Extract to read below:

In many cases of low back pain a ‘sciatic’ or ‘radiculopathy’ is present. This is generally described as pins and needles, tingling, numbness, ants, electricity or shooting pain down the leg (or around the hip). Centralization is the idea that the pain moves up toward the lower back (sight of the initial injury) as it heals, localizing as it goes. This may cause back pain to increase however that indicates that the treatment as prescribed is working. As long as leg pain and symptoms are decreasing, then centralization is occurring. In most cases, back pain does not increase significantly by self-reported VAS. Centralization is a core concept in the McKenzie method of assessment and treatment and a confirmation of this hypothesis would lend credibility to this method.
Werneke et al 2008 wanted to test if patient reported symptoms of centralization were a predictor of a good outcome.
Patients with lumbar and cervical syndromes were treated with various modalities, not McKenzie only. Overall, only 17% of patients displayed symptoms of centralization. This may be due to the type of treatments which were applied, the type of injury the patient had or the time period they had had it. Centralization was higher among patients who were younger, had a more acute symptoms and a better general health status. For those with lumbar symptoms, non-centralization was associated with higher pain ratings and lower ability on functional task testing. For those with cervical pain, it was associated with higher pain ratings but no other loss. Interestingly, it did not seem to effect the number of visits. Thus we can say that centralization does help predict overall pain status and for those with lumbar pain, functional status. A follow-up using a McKenzie method of assessment and treatment would be interesting.

End of Extract to read.
Data for review below:

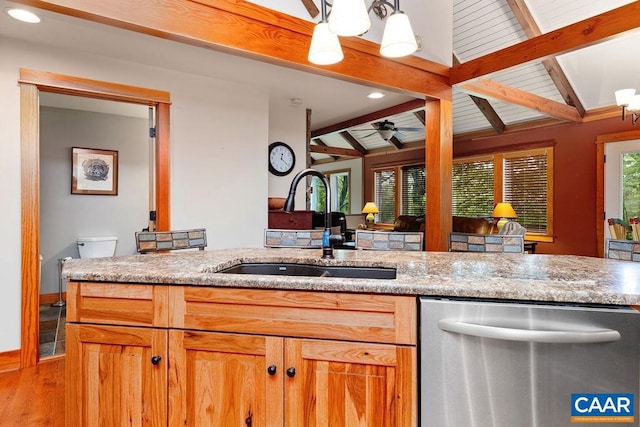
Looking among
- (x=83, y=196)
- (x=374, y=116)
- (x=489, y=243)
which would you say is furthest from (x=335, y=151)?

End of Data for review.

Reproduce the stretch of the centralization passage from "In many cases" through "to this method.".

In many cases of low back pain a ‘sciatic’ or ‘radiculopathy’ is present. This is generally described as pins and needles, tingling, numbness, ants, electricity or shooting pain down the leg (or around the hip). Centralization is the idea that the pain moves up toward the lower back (sight of the initial injury) as it heals, localizing as it goes. This may cause back pain to increase however that indicates that the treatment as prescribed is working. As long as leg pain and symptoms are decreasing, then centralization is occurring. In most cases, back pain does not increase significantly by self-reported VAS. Centralization is a core concept in the McKenzie method of assessment and treatment and a confirmation of this hypothesis would lend credibility to this method.